In the water sector, this relay can take 12-15 years according to the ‘Dynamics of Water Innovation.’ For crisis-driven tech, it could be less; for value-driven tech, perhaps more.
We preach urgency in tackling climate change, with water at its core (climate change is typically experienced as too little or too much water).
Now, I don’t know about you – but given what we know about the criticality of climate change and water scarcity – 15 years for breakthrough technology to hit the mainstream doesn’t exactly scream ‘urgent’ to me.
Covid innovation pace
Picture this: what if we treated water scarcity like we did Covid? In the face of a global pandemic, a coalition of innovators (healthcare, medical companies, insurance, government) identified and agreed on the threat that Covid posed to the world.

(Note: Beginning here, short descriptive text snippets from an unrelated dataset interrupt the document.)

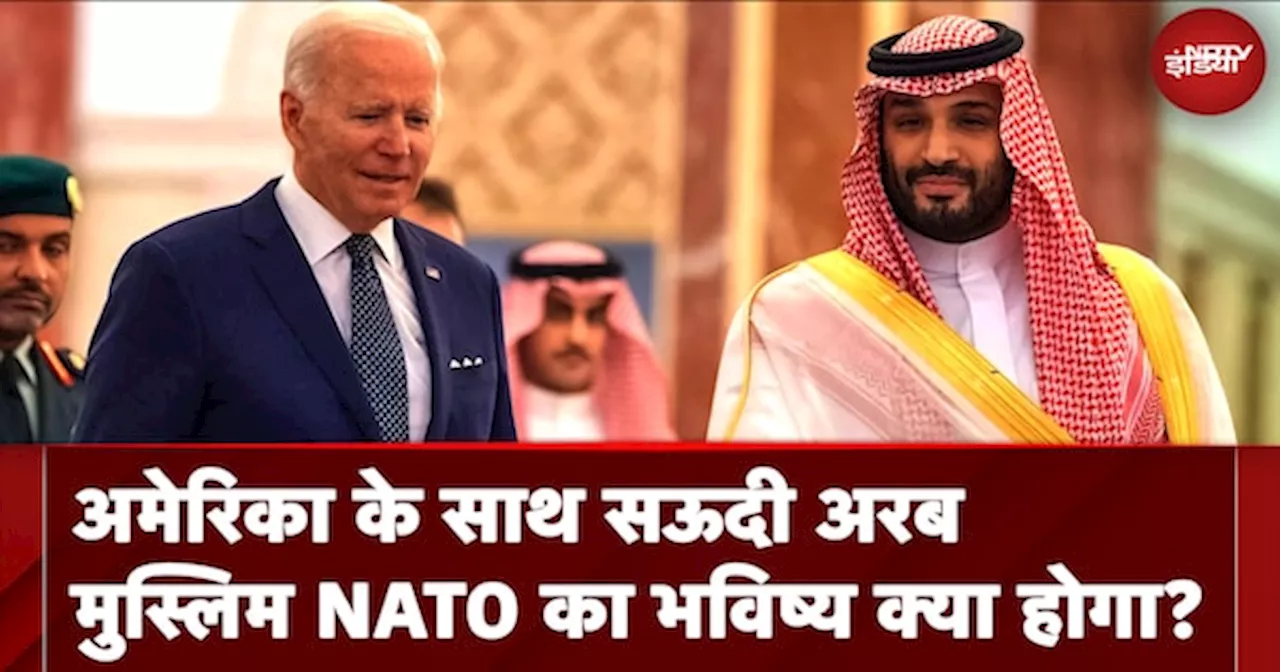 America से मजबूत कूटनीतिक, कारोबारी और सामरिक रिश्तों के बीच क्या Saudi Arab मुस्लिम NATO का नेतृत्व कर सकता है?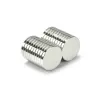 N35 - neodymium magnet - strong round disc - 16 * 2 mmN35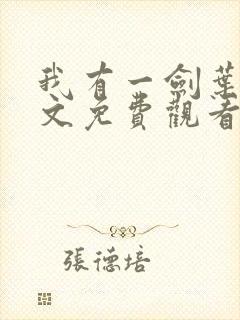 我有一剑叶观全文免费观看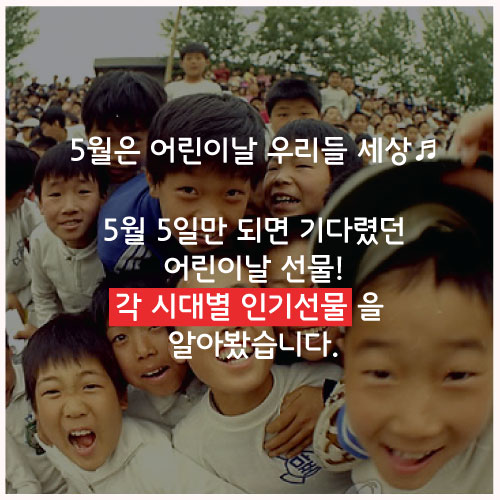 [카드뉴스]과자세트서 스마트폰까지…어린이날 '선물의 역사'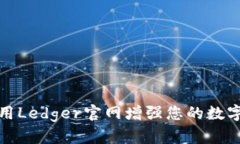 如何有效利用Ledger官网增强您的数字资产安全性
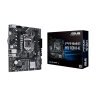 Материнская плата ASUS PRIME H510M-K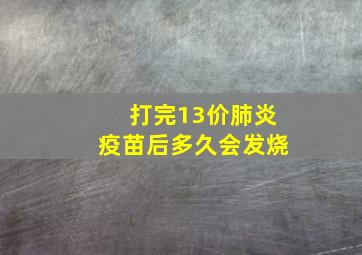 打完13价肺炎疫苗后多久会发烧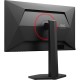 Монітор AOC Q25G4SR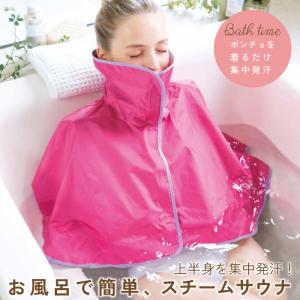 サウナスーツ 半身浴 お風呂 ダイエット スチームサウナエステポンチョ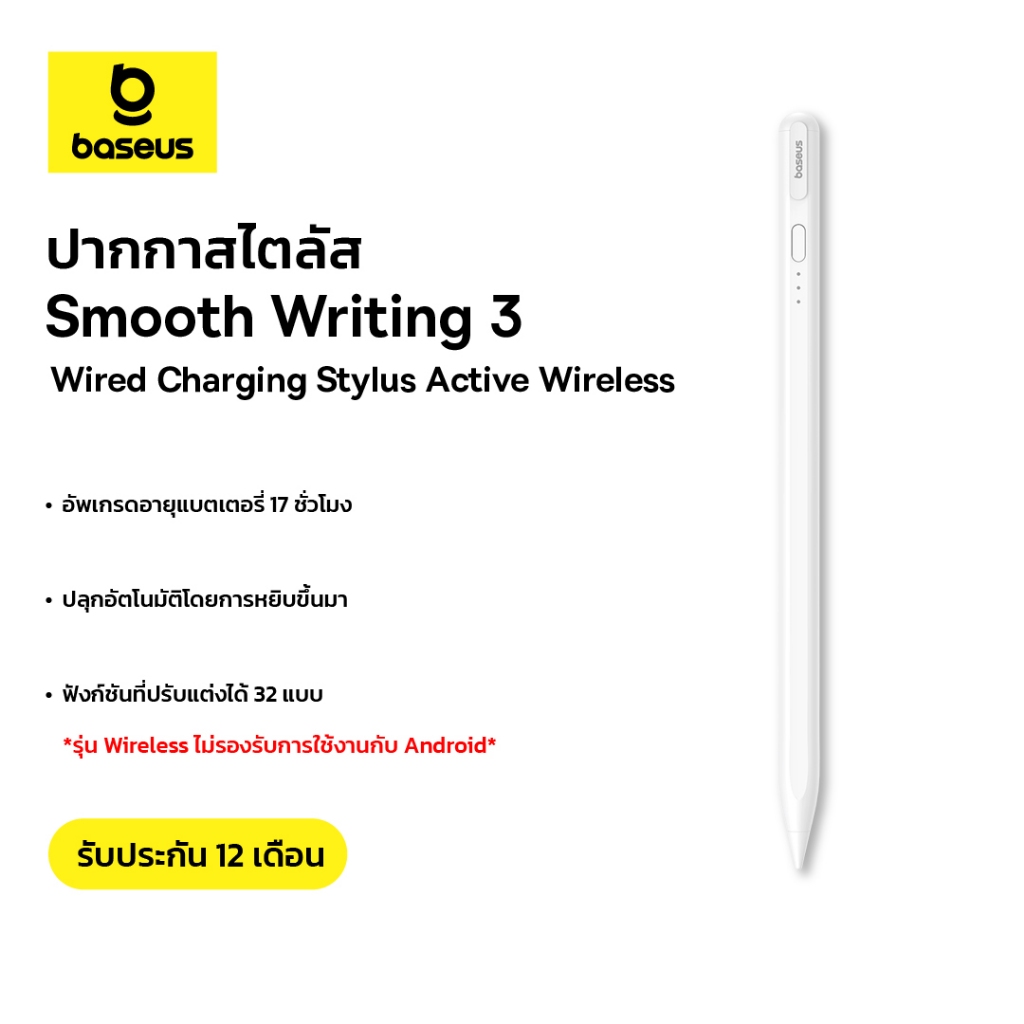 Baseus ปากกาสไตลัส รุ่น Smooth Writing 2 Series Stylus Lite with LED Indicators สำหรับ ipad ปี2018-2023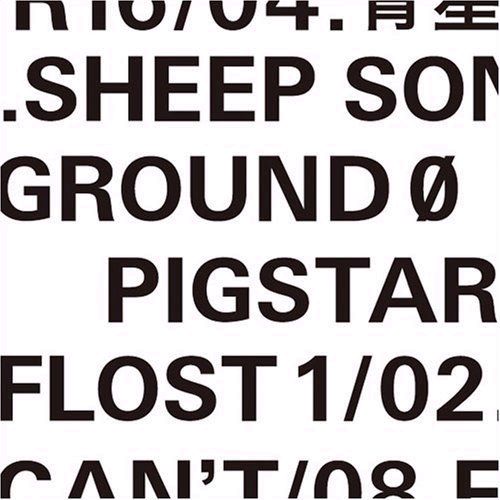 写真は11月5日にリリースされるミニアルバム「ground 0」。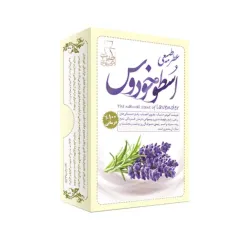 عطر طبیعی اسطوخودوس 4 گرمی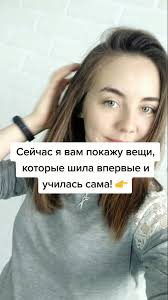 Шитье Как Увеличить Джинсы По Всей Длине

“The Diffusion of Innovation was one of the fastest ever seen.”
They worked around the clock, collaborating to develop and distribute the vaccine within a year to early-adopters, including healthcare workers and vulnerable populations. Within another year, the vaccine reached the late majority.
The American Journal of Infection Control concluded that the Diffusion of Innovation was one of the fastest ever seen, partly because the general population considered early-adopter healthcare workers to be “trusted advisors and influencers”.
A shared sense of urgency
Bring that back to water – supporting the majority in creating a water-secure future goes beyond technology. The journey will require us, as leaders in the water sector, to collaborate not only with our peers, but collectively across all stakeholder groups and with water users globally.
By reshaping our partnership paradigm through a shared sense of urgency, transparency, and risk, we can accelerate the adoption of transformative solutions.
Let's not just be innovators; let's be collaborators. As the proverb goes, “to go far, we must go together.”
- Sivan Zamir is the vice president of Xylem Innovation Labs.